Иван молчал. Семен очень сердито хмыкнул и сказал:

— Вот я и говорю! Но книжки — это что. А вот еще. Да, правильно! А то что это я тебе все про всякие гадости рассказываю? Давай я тебе про что-нибудь веселое расскажу, про радостное. Вот, к примеру, такое: у Павла Петровича, у нашего цесаревича, два месяца тому назад братец родился, а ты, небось, про это еще и не слышал. Братца назвали Алешей, а вот как по отчеству назвать, не знаем.

Сказав это, Семен опять насторожился, а после даже опять повернулся к двери. Иван мысленно перекрестился и подумал, что зачем ему все это, разве он об этом спрашивал? А Семен еще налил, но пить пока не предлагал, но зато опять заговорил — и опять про очень нехорошее:

— Барон прямо с ног сбился. Это я про Унгерна. Да и другим тоже хлопот не обобраться.

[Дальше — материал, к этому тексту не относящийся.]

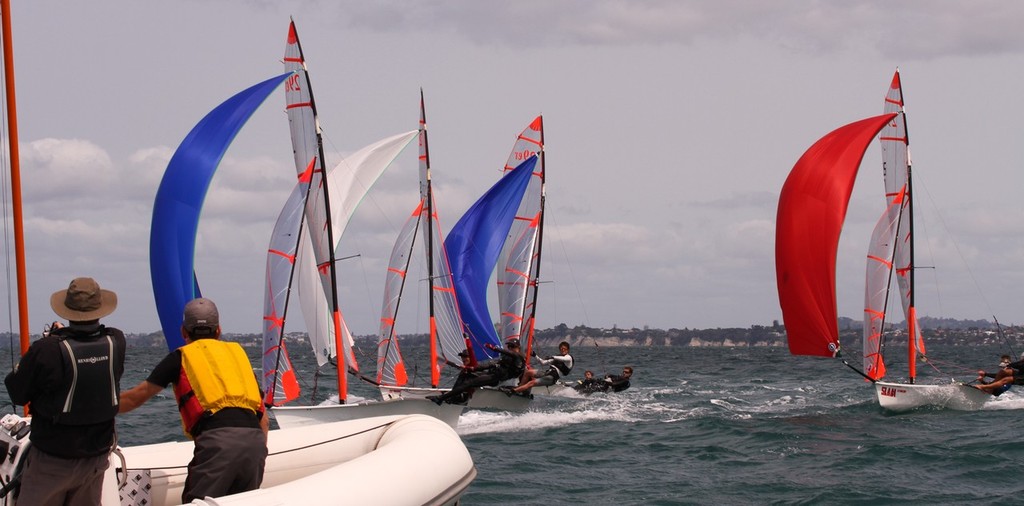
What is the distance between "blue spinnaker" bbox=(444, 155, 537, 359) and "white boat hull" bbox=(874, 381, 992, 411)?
995 centimetres

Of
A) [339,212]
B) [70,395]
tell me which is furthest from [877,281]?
[70,395]

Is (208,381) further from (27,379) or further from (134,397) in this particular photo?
(27,379)

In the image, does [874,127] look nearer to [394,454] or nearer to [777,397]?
[777,397]

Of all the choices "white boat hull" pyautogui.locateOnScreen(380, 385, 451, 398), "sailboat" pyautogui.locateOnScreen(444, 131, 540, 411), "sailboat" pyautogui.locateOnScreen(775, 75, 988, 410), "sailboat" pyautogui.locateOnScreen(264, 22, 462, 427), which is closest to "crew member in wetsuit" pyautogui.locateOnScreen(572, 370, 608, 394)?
"sailboat" pyautogui.locateOnScreen(444, 131, 540, 411)

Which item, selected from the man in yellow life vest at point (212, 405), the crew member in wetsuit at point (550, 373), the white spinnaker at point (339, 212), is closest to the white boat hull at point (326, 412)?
the white spinnaker at point (339, 212)

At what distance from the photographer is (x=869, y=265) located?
23047 millimetres

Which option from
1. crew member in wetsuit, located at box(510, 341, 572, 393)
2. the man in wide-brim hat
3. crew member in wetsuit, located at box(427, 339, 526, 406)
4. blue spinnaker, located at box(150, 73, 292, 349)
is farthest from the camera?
crew member in wetsuit, located at box(510, 341, 572, 393)

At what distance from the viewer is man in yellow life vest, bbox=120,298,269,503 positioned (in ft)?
16.6

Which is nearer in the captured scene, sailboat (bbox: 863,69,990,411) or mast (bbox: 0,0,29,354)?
mast (bbox: 0,0,29,354)

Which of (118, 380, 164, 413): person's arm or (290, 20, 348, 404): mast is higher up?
(290, 20, 348, 404): mast

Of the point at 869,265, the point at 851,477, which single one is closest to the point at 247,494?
the point at 851,477

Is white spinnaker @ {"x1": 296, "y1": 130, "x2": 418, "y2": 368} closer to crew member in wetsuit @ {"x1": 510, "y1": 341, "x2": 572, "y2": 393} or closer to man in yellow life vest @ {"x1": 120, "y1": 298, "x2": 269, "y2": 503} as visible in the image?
crew member in wetsuit @ {"x1": 510, "y1": 341, "x2": 572, "y2": 393}

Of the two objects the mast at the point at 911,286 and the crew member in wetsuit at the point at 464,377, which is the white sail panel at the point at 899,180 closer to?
the mast at the point at 911,286

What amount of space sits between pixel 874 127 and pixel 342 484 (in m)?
20.4
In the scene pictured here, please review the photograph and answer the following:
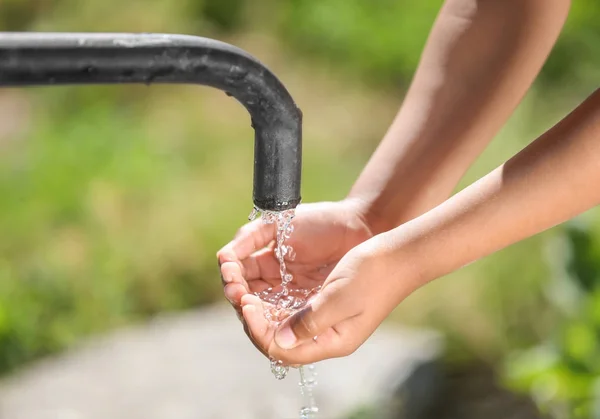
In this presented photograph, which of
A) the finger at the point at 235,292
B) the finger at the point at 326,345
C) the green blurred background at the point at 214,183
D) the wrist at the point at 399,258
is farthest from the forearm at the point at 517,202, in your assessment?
the green blurred background at the point at 214,183

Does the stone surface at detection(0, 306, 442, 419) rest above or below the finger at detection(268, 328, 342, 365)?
above

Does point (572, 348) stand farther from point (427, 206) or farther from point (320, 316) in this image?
point (320, 316)

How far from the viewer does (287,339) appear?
114cm

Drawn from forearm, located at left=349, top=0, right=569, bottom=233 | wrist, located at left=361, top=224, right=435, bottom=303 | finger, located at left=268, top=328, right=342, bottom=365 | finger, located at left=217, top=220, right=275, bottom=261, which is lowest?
finger, located at left=268, top=328, right=342, bottom=365

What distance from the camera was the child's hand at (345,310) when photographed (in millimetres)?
1134

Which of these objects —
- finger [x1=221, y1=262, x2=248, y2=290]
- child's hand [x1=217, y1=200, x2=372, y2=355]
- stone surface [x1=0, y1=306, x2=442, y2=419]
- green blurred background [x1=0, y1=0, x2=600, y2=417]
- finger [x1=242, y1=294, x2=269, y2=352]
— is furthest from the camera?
green blurred background [x1=0, y1=0, x2=600, y2=417]

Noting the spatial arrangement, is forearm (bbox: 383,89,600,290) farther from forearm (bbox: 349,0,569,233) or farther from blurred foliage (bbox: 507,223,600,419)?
blurred foliage (bbox: 507,223,600,419)

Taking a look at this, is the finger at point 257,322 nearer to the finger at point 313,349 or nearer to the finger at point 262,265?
the finger at point 313,349

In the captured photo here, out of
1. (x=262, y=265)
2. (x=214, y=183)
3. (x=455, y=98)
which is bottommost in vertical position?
(x=262, y=265)

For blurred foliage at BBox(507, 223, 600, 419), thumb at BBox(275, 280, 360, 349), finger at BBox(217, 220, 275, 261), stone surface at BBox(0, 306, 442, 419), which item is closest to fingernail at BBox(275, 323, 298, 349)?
thumb at BBox(275, 280, 360, 349)

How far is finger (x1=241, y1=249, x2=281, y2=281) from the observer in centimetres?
144

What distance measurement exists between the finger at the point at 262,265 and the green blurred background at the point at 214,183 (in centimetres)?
139

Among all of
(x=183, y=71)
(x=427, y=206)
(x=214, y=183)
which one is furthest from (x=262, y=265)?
(x=214, y=183)

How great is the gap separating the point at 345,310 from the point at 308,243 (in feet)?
1.01
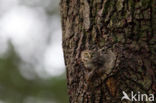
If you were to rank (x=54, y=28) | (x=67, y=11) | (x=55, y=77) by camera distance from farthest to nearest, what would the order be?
1. (x=54, y=28)
2. (x=55, y=77)
3. (x=67, y=11)

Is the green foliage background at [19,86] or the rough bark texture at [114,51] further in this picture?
the green foliage background at [19,86]

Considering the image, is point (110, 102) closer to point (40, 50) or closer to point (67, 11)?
point (67, 11)

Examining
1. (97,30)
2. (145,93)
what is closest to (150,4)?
(97,30)

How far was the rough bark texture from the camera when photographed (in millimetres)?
1508

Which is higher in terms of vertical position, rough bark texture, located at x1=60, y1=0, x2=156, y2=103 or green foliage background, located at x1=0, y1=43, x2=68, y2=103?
rough bark texture, located at x1=60, y1=0, x2=156, y2=103

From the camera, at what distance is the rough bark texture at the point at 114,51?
1508mm

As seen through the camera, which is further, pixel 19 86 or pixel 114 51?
pixel 19 86

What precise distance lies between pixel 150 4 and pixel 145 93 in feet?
1.08

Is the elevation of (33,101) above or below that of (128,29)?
below

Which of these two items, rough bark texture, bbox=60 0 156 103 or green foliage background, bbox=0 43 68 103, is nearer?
rough bark texture, bbox=60 0 156 103

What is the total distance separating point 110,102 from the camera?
152cm

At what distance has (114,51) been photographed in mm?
1528

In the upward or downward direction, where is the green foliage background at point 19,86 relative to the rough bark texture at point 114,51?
downward

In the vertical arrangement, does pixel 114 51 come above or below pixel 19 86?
above
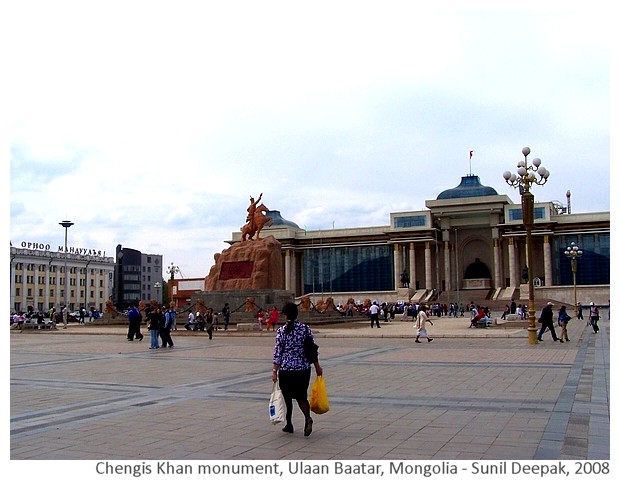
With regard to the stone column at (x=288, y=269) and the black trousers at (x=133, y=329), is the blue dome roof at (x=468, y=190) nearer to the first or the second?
the stone column at (x=288, y=269)

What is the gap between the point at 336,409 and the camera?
9.52 m

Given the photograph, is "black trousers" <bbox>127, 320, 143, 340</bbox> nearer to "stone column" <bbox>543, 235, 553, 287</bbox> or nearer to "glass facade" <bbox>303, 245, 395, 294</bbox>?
"glass facade" <bbox>303, 245, 395, 294</bbox>

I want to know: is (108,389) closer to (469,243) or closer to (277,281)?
(277,281)

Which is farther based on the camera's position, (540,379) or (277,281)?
(277,281)

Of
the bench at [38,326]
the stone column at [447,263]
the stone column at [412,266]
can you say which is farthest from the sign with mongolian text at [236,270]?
the stone column at [447,263]

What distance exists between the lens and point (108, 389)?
1198cm

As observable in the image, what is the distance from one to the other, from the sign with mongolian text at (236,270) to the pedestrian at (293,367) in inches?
1373

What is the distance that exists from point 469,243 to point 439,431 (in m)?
83.4

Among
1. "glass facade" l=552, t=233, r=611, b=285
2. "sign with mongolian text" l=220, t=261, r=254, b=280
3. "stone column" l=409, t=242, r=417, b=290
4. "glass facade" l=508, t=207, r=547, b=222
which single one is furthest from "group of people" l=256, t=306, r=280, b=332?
"glass facade" l=552, t=233, r=611, b=285

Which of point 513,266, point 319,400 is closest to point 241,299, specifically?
point 319,400

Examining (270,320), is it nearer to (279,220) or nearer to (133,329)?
(133,329)

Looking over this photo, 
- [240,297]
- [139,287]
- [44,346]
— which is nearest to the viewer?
[44,346]

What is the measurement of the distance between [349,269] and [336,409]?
265 ft
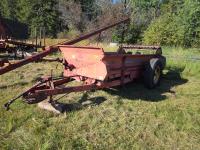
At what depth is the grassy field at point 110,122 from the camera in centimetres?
399

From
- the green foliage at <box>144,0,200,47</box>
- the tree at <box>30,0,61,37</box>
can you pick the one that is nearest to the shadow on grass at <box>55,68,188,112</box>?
the green foliage at <box>144,0,200,47</box>

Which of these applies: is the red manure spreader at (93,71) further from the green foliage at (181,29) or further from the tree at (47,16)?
the tree at (47,16)

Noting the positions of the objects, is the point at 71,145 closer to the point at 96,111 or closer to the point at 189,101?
the point at 96,111

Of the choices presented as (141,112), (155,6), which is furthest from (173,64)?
(155,6)

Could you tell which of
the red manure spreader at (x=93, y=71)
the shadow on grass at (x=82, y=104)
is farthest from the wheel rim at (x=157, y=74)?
the shadow on grass at (x=82, y=104)

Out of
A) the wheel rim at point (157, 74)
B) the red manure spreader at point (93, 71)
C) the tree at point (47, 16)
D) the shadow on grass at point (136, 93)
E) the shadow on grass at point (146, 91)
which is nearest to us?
the red manure spreader at point (93, 71)

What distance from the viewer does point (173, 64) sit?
9.98 m

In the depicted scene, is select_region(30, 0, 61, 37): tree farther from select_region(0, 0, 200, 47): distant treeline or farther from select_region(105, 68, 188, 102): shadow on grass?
select_region(105, 68, 188, 102): shadow on grass

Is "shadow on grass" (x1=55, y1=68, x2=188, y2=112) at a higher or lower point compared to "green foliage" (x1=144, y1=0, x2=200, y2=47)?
lower

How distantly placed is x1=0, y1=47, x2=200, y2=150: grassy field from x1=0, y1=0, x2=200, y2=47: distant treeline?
1191cm

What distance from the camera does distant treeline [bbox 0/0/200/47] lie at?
58.9 feet

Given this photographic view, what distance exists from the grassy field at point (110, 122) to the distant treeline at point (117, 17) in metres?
11.9

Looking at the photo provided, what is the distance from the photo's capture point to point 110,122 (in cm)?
472

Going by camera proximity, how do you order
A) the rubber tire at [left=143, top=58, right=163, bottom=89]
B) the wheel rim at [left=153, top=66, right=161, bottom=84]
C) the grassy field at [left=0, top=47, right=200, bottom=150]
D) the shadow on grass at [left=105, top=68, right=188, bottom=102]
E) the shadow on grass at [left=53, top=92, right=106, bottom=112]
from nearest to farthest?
the grassy field at [left=0, top=47, right=200, bottom=150], the shadow on grass at [left=53, top=92, right=106, bottom=112], the shadow on grass at [left=105, top=68, right=188, bottom=102], the rubber tire at [left=143, top=58, right=163, bottom=89], the wheel rim at [left=153, top=66, right=161, bottom=84]
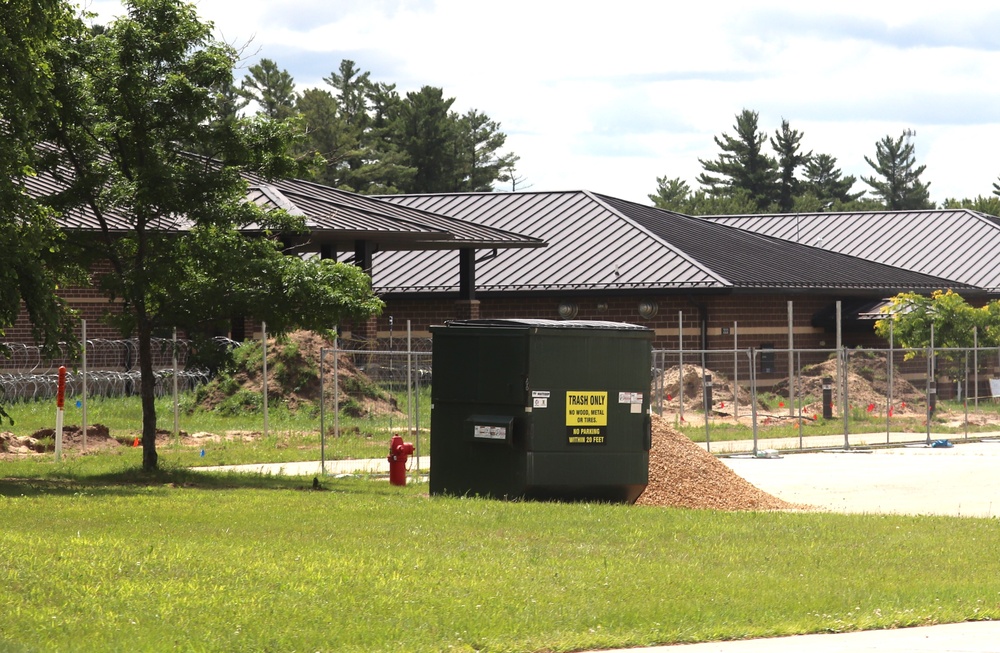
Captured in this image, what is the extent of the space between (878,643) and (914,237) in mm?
52743

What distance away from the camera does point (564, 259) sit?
47.3 m

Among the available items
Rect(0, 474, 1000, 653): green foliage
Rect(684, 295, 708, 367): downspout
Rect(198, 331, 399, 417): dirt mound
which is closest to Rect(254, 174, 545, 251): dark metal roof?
Rect(198, 331, 399, 417): dirt mound

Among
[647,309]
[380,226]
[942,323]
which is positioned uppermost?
[380,226]

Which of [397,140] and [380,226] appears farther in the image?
[397,140]

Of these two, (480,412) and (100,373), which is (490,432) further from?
(100,373)

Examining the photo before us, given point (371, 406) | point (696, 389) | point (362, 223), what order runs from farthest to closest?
1. point (696, 389)
2. point (362, 223)
3. point (371, 406)

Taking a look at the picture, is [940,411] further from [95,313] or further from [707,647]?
[707,647]

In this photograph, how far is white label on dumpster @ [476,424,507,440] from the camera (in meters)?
16.9

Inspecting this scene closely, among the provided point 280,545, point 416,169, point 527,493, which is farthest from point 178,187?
point 416,169

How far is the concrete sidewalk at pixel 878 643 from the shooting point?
9070mm

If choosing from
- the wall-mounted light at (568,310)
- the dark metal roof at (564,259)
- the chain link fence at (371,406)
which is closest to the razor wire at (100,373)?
the chain link fence at (371,406)

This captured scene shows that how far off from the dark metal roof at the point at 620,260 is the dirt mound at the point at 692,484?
23.1 meters

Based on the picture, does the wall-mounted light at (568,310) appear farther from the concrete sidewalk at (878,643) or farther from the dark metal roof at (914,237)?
the concrete sidewalk at (878,643)

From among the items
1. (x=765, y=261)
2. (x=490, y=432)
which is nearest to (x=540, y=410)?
(x=490, y=432)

А отчества все нет и нет. Потому что худо ищут. Раньше искали лучше. Вот когда у деда государева тоже некоторый конфуз случился, но не такой, конечно, братцев не было, а просто было одно баловство… Так сразу взяли голубя! И посадили на кол под царицыными окнами. Это я про Суздаль, про майора Глебова, который с Евдокией… Ну, ты понимаешь! И это же та Евдокия в то время была уже сослана в монастырь, и на ее месте была уже сам знаешь кто, а тут, еще при муже, уже принесла в подоле. Это я просто не знаю! Это…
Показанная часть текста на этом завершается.